Hosted Prometheus

The pull based architecture of Prometheus makes it quite hard to build a SaaS offering around it. Not many people will be either willing or able to open ports over the internet for scraping metrics. Equally, businesses based around running entire environments per customer fall more traditionally under managed services.

I was surprised to hear somebody ask at the end of the kubernetes cloud native online meetup about companies providing a hosted solution. From my experience in the past people generally fit into two categories; they either want to build and run a solution themselves, or they want to buy a service. Good luck trying to convince either category of person to switch over to the other side. Generally the decision is based on a mix of project context and experiences. People do change their minds on their own sometimes.

So for those who want to buy a service that’s kind of similar to hosted Prometheus, but not quite, I’d say Outlyer is pretty close. We share much of the same philosophy around pull based monitoring where the central monitoring server knows what should be up. We’re also operationally focused with regards to helping teams of people run online services which was the driving force behind Prometheus.

As with most SaaS services we require an agent to be installed on a server. That’s our way to collect metrics securely using an outbound connection, avoiding the need to open ports. Unlike most SaaS services we hold a websocket connection open, a bit like a chat client would do, so that we get bidirectional communication.

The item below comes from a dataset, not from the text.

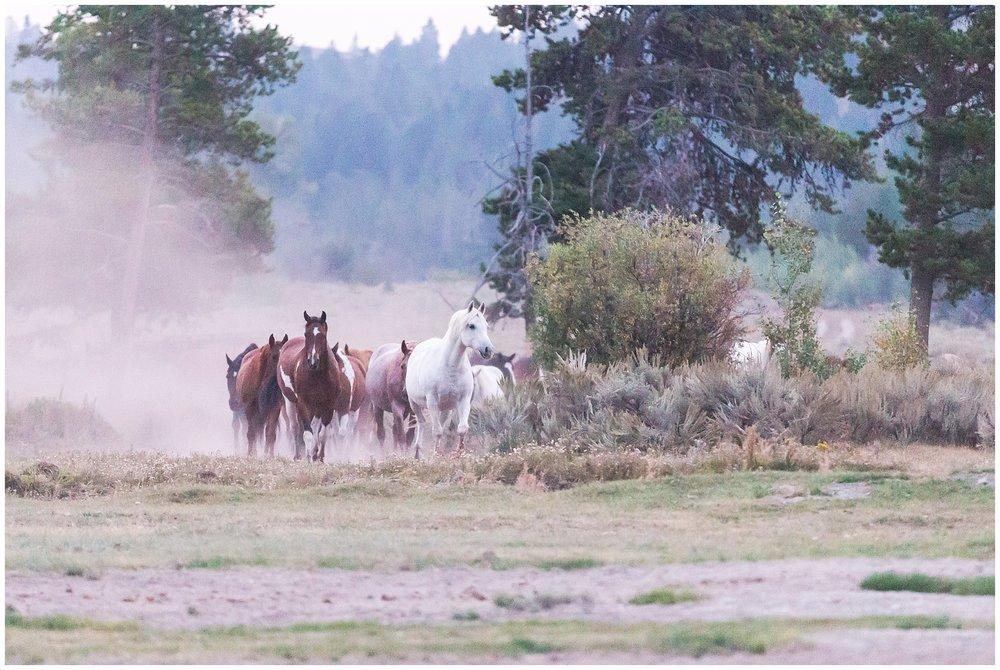 Ranch_Summer_0070.jpg
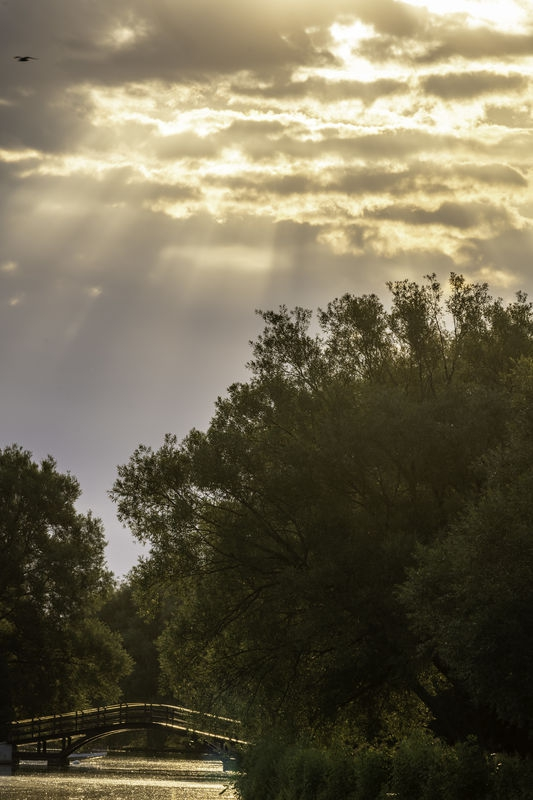 Stratford, Ontario Sunrise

Getting this working with our agent wasn’t a small effort, however, it does provide us a platform for pulling metrics from services, and then forwarding them back to us over the websocket. So we’re sort of pull then push based, with some technology making sure the push part works reliably.

We’ve never been a fan of creating new standards so have always adopted the most commonly used. Nagios check scripts are abundant, simple to write and perform the task of checking custom things very efficiently. Graphite and StatsD are in use by many organisations but simply aren’t as powerful as dimensional metrics. So when Prometheus started to gain popularity we were happy to add Prometheus format scraping support to our agent.

Right now you can setup all of your Prometheus metric endpoints as you would normally do. Then install the Outlyer agent on them and scrape them using a few lines in a shell script. These metrics get stored at native resolution and there’s no limit on the number you can send. You also get fine grained access control, dashboards you can share around and alert rules among various other features. There’s also a Grafana 3.0 plugin that is approaching the same level of features as the Prometheus query language.

Is it hosted Prometheus? Not really. It’s just Outlyer scraping Prometheus metric endpoints, although if you’re looking to buy rather than build, it’s probably the closest you’ll get right now.